American Cancer Society High Plains Social Media Guidelines

Launch and learn right? These are our Social Media Guidelines for staff here in the High Plains Division of the American Cancer Society. We represent 7 states here in the US. Take a look and let us know what you think. The first 4 people to comment will win prizes. Feel free to adopt and modify them for your org just make sure you give us some credit and link love!

As American Cancer Society employees, we all have the opportunity to support our organization in many ways, and social media networks are a growing avenue for this. Many of you belong to social networks such as Facebook, Twitter and LinkedIN where the American Cancer Society already has a strong presence.

We encourage you to interact and be a part of these communities. As you are participating in your social networks, please consider the following ideas on how you can represent the American Cancer Society in a social media environment and ways that you can appropriately incorporate the Society into your postings.

ž Blogs, wikis, and other forms of online discourse are individual interactions, not company communications. Use common sense and be mindful that what you write will be public for a long time.

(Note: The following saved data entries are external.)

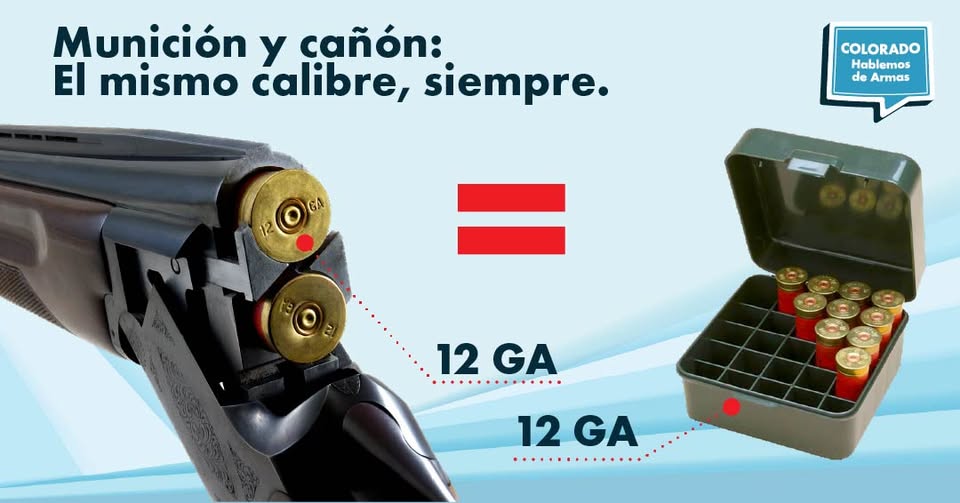 Munición y cañón:
El mismo calibre, siempre.

COLORADO
Hablemos de Armas

12 GA

12 GA

12 GA

12 GA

ž Identify yourself—name and, when relevant, your role at the American Cancer Society—when you post something about the American Cancer Society or Society-related matters. You must make it clear that you are speaking for yourself and not on behalf of the Society. Do Not post cancer content – link your readers back to cancer.org.

ž If you publish a blog or post to a blog outside of the Society, and it has something to do with the work you do or subjects associated with the Society, use a disclaimer such as this: “The postings on this site are my own and don’t necessarily represent American Cancer Society’s positions, strategies, or opinions.”

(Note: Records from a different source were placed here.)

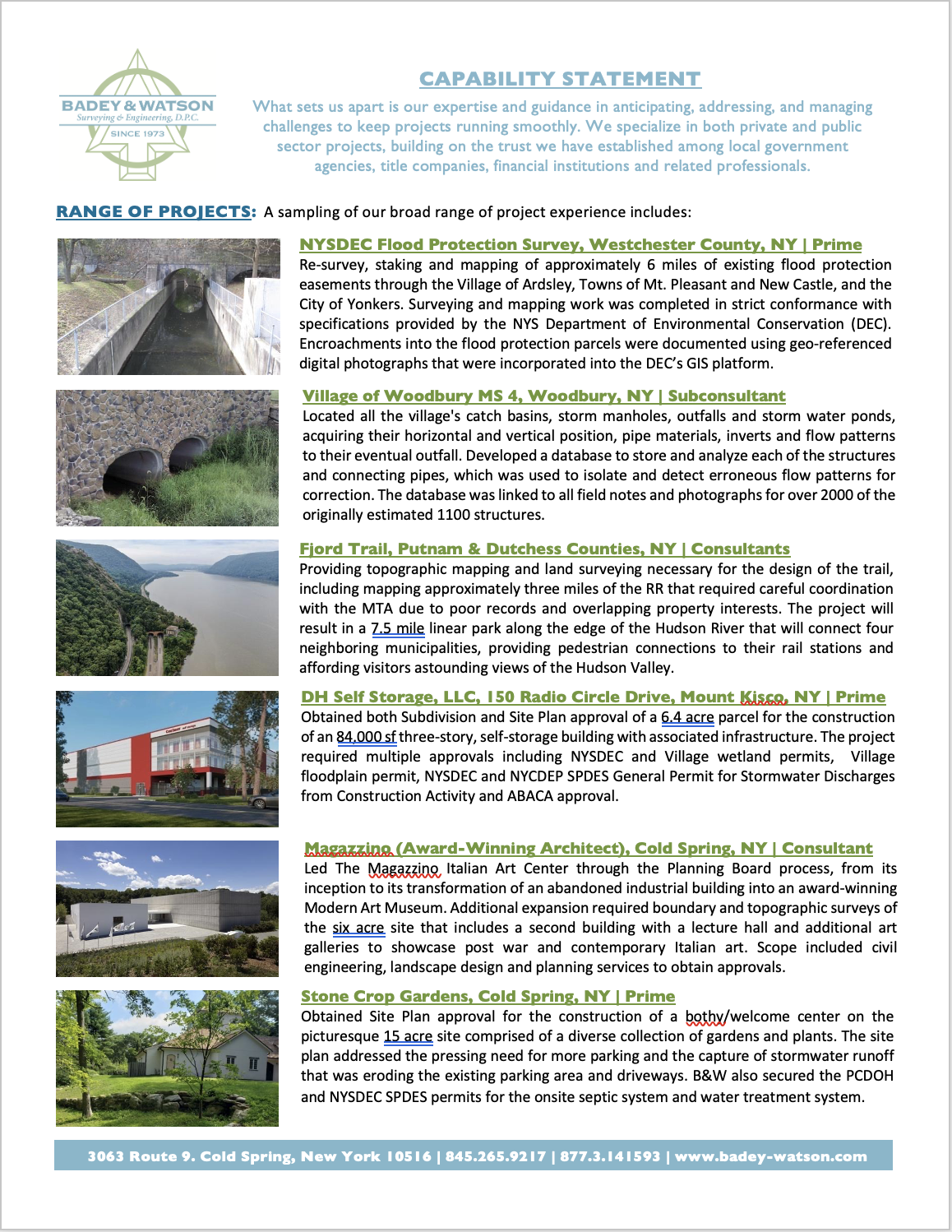 BADEY & WATSON
Surveying & Engineering, D.P.C.
SINCE 1973

CAPABILITY STATEMENT

What sets us apart is our expertise and guidance in anticipating, addressing, and managing challenges to keep projects running smoothly. We specialize in both private and public sector projects, building on the trust we have established among local government agencies, title companies, financial institutions and related professionals.

RANGE OF PROJECTS: A sampling of our broad range of project experience includes:

NYSDEC Flood Protection Survey, Westchester County, NY | Prime
Re-survey, staking and mapping of approximately 6 miles of existing flood protection easements through the Village of Ardsley, Towns of Mt. Pleasant and New Castle, and the City of Yonkers. Surveying and mapping work was completed in strict conformance with specifications provided by the NYS Department of Environmental Conservation (DEC). Encroachments into the flood protection parcels were documented using geo-referenced digital photographs that were incorporated into the DEC's GIS platform.

Village of Woodbury MS 4, Woodbury, NY | Subconsultant
Located all the village's catch basins, storm manholes, outfalls and storm water ponds, acquiring their horizontal and vertical position, pipe materials, inverts and flow patterns to their eventual outfall. Developed a database to store and analyze each of the structures and connecting pipes, which was used to isolate and detect erroneous flow patterns for correction. The database was linked to all field notes and photographs for over 2000 of the originally estimated 1100 structures.

Fjord Trail, Putnam & Dutchess Counties, NY | Consultants
Providing topographic mapping and land surveying necessary for the design of the trail, including mapping approximately three miles of the RR that required careful coordination with the MTA due to poor records and overlapping property interests. The project will result in a 7.5 mile linear park along the edge of the Hudson River that will connect four neighboring municipalities, providing pedestrian connections to their rail stations and affording visitors astounding views of the Hudson Valley.

DH Self Storage, LLC, 150 Radio Circle Drive, Mount Kisco, NY | Prime
Obtained both Subdivision and Site Plan approval of a 6.4 acre parcel for the construction of an 84,000 sf three-story, self-storage building with associated infrastructure. The project required multiple approvals including NYSDEC and Village wetland permits, Village floodplain permit, NYSDEC and NYCDEP SPDES General Permit for Stormwater Discharges from Construction Activity and ABACA approval.

Magazzino (Award-Winning Architect), Cold Spring, NY | Consultant
Led The Magazzino Italian Art Center through the Planning Board process, from its inception to its transformation of an abandoned industrial building into an award-winning Modern Art Museum. Additional expansion required boundary and topographic surveys of the six acre site that includes a second building with a lecture hall and additional art galleries to showcase post war and contemporary Italian art. Scope included civil engineering, landscape design and planning services to obtain approvals.

Stone Crop Gardens, Cold Spring, NY | Prime
Obtained Site Plan approval for the construction of a bothy/welcome center on the picturesque 15 acre site comprised of a diverse collection of gardens and plants. The site plan addressed the pressing need for more parking and the capture of stormwater runoff that was eroding the existing parking area and driveways. B&W also secured the PCDOH and NYSDEC SPDES permits for the onsite septic system and water treatment system.

3063 Route 9. Cold Spring, New York 10516 | 845.265.9217 | 877.3.141593 | www.badey-watson.com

ž Respect copyright, fair use, and financial disclosure laws.

ž Do not provide the Society’s or another’s confidential or other proprietary information. Ask permission to publish or report on conversations that are meant to be private or internal to the American Cancer Society.

ž Don’t cite or reference clients, partners , volunteers, or vendors without their approval.

ž Respect your audience. Don’t use ethnic slurs, personal insults, obscenity, etc., and show proper consideration for others’ privacy and for topics that may be considered objectionable or inflammatory—such as politics and religion.

ž Find out who is researching the topic or blogging on the topic and cite them.

ž Don’t pick fights, be the first to correct your own mistakes, and don’t alter previous posts without indicating that you have done so.

ž Add value. Provide worthwhile information and perspective.

Want more? Click here for the rest of the document.

4 comments

  1. These are good David! How are you posting these internally and being sure they are followed?

    Are there repercussions for staff members who fail to adhere to the policy?

    In terms of a disclaimer on a blog that delves into subjects close to your work, do you think a disclaimer is enough to allow an employee to say whatever they want? What would you say crosses the line in that respect?

  2. Thanks for sharing! I’m working on something similar at present and it helps to see examples of what others are doing. I do wonder how individuals can make it clear on Twitter (when limited on characters) that they represent their own views and not those of their organization. Probably needs to be included in the bio line, but not much room there once job title, etc. is listed.

  3. Jenn Sutherland

    Great guidelines! So sensible, clear, and not too stuffy – perfect for the social web! I’ll definitely be taking this into discussions for our Division.

  4. Clear, concise and transparent guidelines. It gets to the point of social media with a no-nonsense approach. I like it. Sounds like a best practice to me.